A incapacidade relativa de uma das partes não pode ser invocada pela outra em benefício próprio nem aproveita aos cointeressados capazes, salvo se, neste caso, for indivisível o objeto do direito ou da obrigação comum. Por ser ela uma exceção pessoal, somente poderá ser formulada pelo próprio incapaz ou pelo seu representante. Como a anulabilidade do ato negocial praticado por relativamente incapaz é um beneficio legal para a defesa de seu patrimônio contra abusos de outrem, apenas o próprio incapaz ou seu representante legal deverá invocá-lo.

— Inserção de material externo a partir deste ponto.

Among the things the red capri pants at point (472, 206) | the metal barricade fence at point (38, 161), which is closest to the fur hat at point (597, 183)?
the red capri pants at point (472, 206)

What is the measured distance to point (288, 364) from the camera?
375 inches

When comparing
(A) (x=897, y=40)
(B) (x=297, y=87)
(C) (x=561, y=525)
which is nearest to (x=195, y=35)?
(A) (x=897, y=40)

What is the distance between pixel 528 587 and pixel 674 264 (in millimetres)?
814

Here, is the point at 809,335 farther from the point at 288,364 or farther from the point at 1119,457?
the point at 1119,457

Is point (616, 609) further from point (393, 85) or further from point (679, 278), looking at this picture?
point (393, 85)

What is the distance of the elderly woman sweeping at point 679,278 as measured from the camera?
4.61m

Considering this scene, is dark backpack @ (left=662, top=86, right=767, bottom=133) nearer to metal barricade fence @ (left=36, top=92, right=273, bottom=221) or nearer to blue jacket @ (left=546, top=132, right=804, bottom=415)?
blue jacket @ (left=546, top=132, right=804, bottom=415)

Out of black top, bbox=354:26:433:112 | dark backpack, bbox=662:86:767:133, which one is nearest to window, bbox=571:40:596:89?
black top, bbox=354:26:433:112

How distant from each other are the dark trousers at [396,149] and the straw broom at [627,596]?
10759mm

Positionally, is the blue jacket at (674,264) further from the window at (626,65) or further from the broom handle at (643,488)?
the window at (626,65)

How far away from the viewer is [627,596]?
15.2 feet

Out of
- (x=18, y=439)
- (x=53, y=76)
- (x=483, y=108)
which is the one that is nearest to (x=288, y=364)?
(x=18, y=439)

Ocorrendo a impossibilidade inicial do objeto não será invalidado o Negócio Jurídico se for relativa, ou se cessar antes de realizada a condição a que ele estiver subordinado, isto é, se a prestação puder ser realizada por outrem, embora não o seja pelo devedor, não haverá invalidade do Negócio Jurídico (aplicação do princípio da conservação do negócio jurídico). Se o Negócio Jurídico contendo objeto impossível, tiver sua eficácia subordinada a um evento futuro e incerto, e aquela impossibilidade cessar antes de realizada aquela condição, válida será a avença.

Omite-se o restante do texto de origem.